→ **Data lines**
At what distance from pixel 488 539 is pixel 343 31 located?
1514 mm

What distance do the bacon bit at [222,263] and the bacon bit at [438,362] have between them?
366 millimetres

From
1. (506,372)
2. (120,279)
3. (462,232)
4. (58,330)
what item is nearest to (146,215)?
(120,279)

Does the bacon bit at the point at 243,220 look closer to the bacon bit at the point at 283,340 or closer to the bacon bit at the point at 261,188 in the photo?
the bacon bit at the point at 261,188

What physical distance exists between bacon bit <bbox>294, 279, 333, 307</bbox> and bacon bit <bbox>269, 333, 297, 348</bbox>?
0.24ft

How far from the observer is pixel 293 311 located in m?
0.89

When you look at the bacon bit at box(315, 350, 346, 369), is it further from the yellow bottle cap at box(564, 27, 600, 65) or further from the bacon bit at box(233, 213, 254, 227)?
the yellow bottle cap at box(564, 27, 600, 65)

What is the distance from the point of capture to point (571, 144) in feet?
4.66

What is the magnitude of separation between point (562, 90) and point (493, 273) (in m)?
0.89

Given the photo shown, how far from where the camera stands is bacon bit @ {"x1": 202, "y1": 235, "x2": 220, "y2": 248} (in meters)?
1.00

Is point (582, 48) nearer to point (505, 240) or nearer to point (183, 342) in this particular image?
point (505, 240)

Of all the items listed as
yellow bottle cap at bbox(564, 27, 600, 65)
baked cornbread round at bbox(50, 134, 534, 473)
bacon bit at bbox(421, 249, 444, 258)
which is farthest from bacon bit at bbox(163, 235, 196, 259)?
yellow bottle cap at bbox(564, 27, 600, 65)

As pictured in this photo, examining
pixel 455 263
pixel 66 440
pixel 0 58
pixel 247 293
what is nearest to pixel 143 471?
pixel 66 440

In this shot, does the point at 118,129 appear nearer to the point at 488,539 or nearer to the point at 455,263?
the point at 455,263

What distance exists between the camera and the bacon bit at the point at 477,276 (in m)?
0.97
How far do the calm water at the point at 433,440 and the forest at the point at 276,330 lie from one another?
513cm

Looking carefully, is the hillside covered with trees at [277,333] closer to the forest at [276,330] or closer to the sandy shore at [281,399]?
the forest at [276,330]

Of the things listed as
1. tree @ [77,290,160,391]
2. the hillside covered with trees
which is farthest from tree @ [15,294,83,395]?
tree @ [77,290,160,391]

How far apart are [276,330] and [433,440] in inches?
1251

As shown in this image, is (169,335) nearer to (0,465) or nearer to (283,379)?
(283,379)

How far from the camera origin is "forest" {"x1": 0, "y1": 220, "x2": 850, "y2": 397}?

→ **To be done**
Reproduce the entries word for word, from the line containing "How far apart" through the final line of the entries, including both of those lines.

→ **Response to this task**
How far apart are [276,330] and [433,440] in inches?
1251

As shown in this image, is (169,335) nearer to (0,465) or nearer to (283,379)?
(283,379)

How far from the camera origin is "forest" {"x1": 0, "y1": 220, "x2": 850, "y2": 397}?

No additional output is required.